He has been living in the neighbourhood with his family for almost 15 years.
The security guard, 50, who declined to be named, said that since late last year, he has noticed that a corner of the void deck of Block 24, Chai Chee Road, turns into a “mini casino” every night.
The father of two, who lives in a nearby one-room rental flat with his wife, said: “I come home around 10pm every night and there will be about 20 people gambling at the stone tables there.
“People of all ages and races come to look. Many even join in the games. But not me. I’ve got better things to do with my money.”
He said the gambling starts around 9pm and ends around 3am.
“I’m sure that the gambling operators hire people to look out for police officers in the vicinity. Whenever one is spotted, the gamblers will stop and pack up. They will resume soon afterwards when the coast is clear.”
Chinese language newspaper Lianhe Wanbao reported yesterday that the gambling originally started with about 10 people, but the number has since swelled.
It also reported that the gamblers play different games, including blackjack.
A witness, who was not identified, said each bet can go up to hundreds of dollars.
A Wanbao reporter went to the scene on Saturday evening but no gambling activities took place as there was a police patrol car nearby.
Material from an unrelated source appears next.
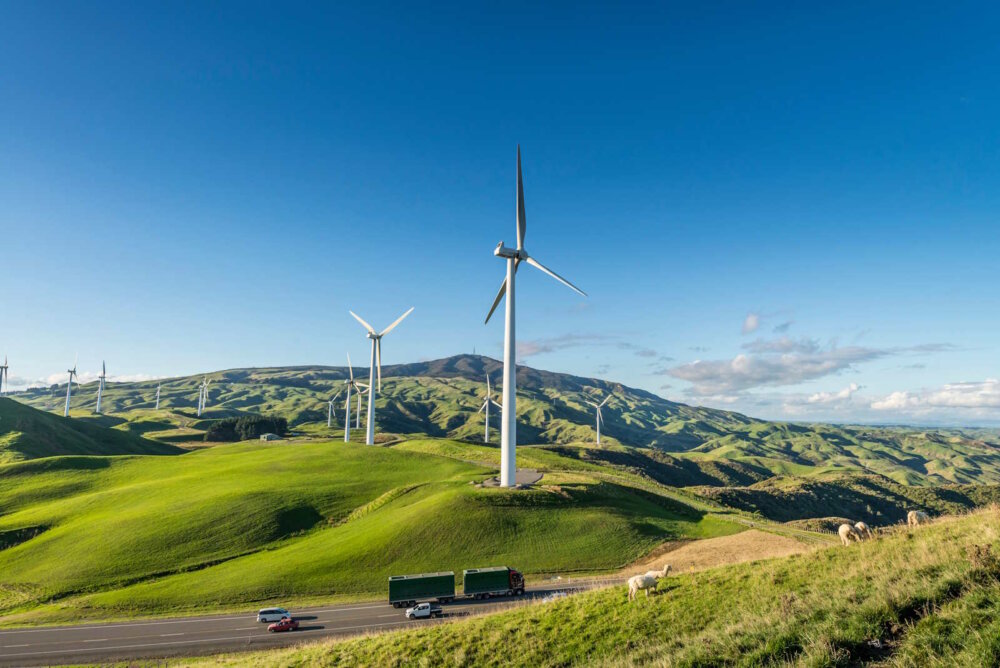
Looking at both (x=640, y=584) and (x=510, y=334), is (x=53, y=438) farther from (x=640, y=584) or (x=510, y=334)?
(x=640, y=584)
The New Paper visited the block of one-room flats yesterday and did not spot any gambling activities at the void deck in the evening.
There were about five senior citizens seated at one of the three stone tables but they declined to comment when approached.
Another resident, who also asked to remain anonymous, said ma-ny of the gamblers are senior citizens.
She said: “Many are retirees and I think, even if they are still working, they definitely do not earn much. It is sad to see them throw their money away so easily.”
The security guard told TNP that he has not told the authorities about the gamblers.
He said: “I don’t think they disturb anyone. I also don’t want any trouble so I just ignore them and mind my own business.”